In some ways, Baker didn’t have a choice. He stopped drinking alcohol because even the slightest buzz might take his mind off his blood sugar. He began carrying around his insulin and needles, regularly excusing himself from social settings for injections. And when it came to his diet, pizza no longer served as the base of his food pyramid.
“A lot of times, diabetics become so consumed by diabetes,” Baker says. “Whatever they do, from a health standpoint, revolves around their blood sugar.”
Baker says it was that mindset that caused his dad to die at an early age from cardiovascular disease. While he was good about keeping his blood sugar within a healthy range using insulin, he didn’t exercise, as physical activity could have unpredictable consequences.
“It’s a guessing game managing your blood sugar,” Baker says. “Especially with Type 1 diabetes. Your body can really fluctuate when you’re not careful.”
Unlike his dad, Baker never gave up his active lifestyle. He began using a tubeless and waterproof pump called OmniPod, which allowed him to run, swim and play sports.
In 2000, Baker decided to run his first marathon — the New York Marathon.
“At that point, I was about eight years into managing diabetes, though certainly not in something that involved an endurance event,” Baker says.
Baker didn’t know what to expect, but he wanted a challenge. He cried when he crossed the finish line of the 26.2-mile course. Hooked on that sense of accomplishment, he decided to set a goal to run 49 more, hitting every state.
“I didn’t travel a lot as a kid,” Baker says. “I thought this would be a good way to do it.”
Baker says running with diabetes can be complicated. When training, Baker knows the convenience stores located on his route and how far he is from home. However, race course maps don’t often specify where snacks will be available if his blood sugar drops.

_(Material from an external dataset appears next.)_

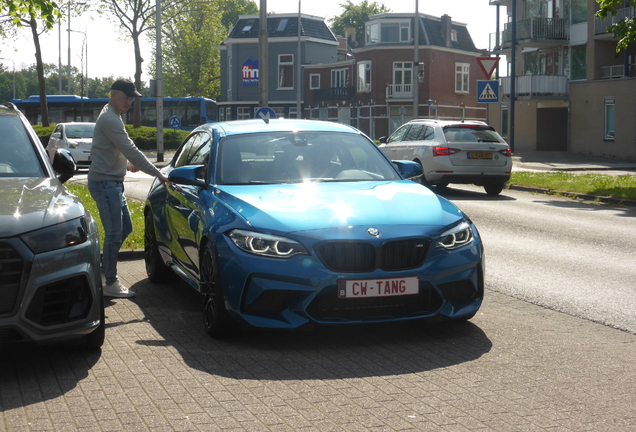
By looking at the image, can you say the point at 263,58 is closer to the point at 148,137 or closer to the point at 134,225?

“When you’re running a race, there’s a lot of things you can’t anticipate,” Baker says. “I don’t think there is any way people can really realize how much it is always in your head.”
Baker says his blood sugar is the first thing on his mind when he wakes up and usually the last thing on it when he goes to bed. He compares it to his battle with thyroid cancer years ago.
“Once cancer goes into remission — even though there’s always a chance it could come back — you’re past it,” Baker says. “Diabetes is an endless thing.”
Baker has seen firsthand the mental toll Type 1 diabetes can take.
“It wears people down,” Baker says. “I know diabetics who have committed suicide because of the day-after-day grind of trying to keep up.”
Baker says running helps him manage his diabetes, as he doesn’t have to constantly take extra doses of insulin to compensate for spikes in his blood sugar.
“It also keeps me at ease,” Baker says. “Running, for me, is just a healthy mental and physical outlet.”
Baker’s best marathon time is three hours and 43 minutes.
When asked which his favorite marathon was, Baker replies, “That’s like asking, ‘Which is your favorite child?’”
Baker says he is excited to visit Maine for the first time.
“I hear it’s beautiful,” he says.
Left on Baker’s list after Maine is Wyoming, Alaska, Montana and Hawaii.
Baker says he won’t stop running after he accomplishes his goal. He hopes to someday compete in an Ironman triathlon.
“I’ll still stay active,” Baker says. “Running will always be a part of my life.”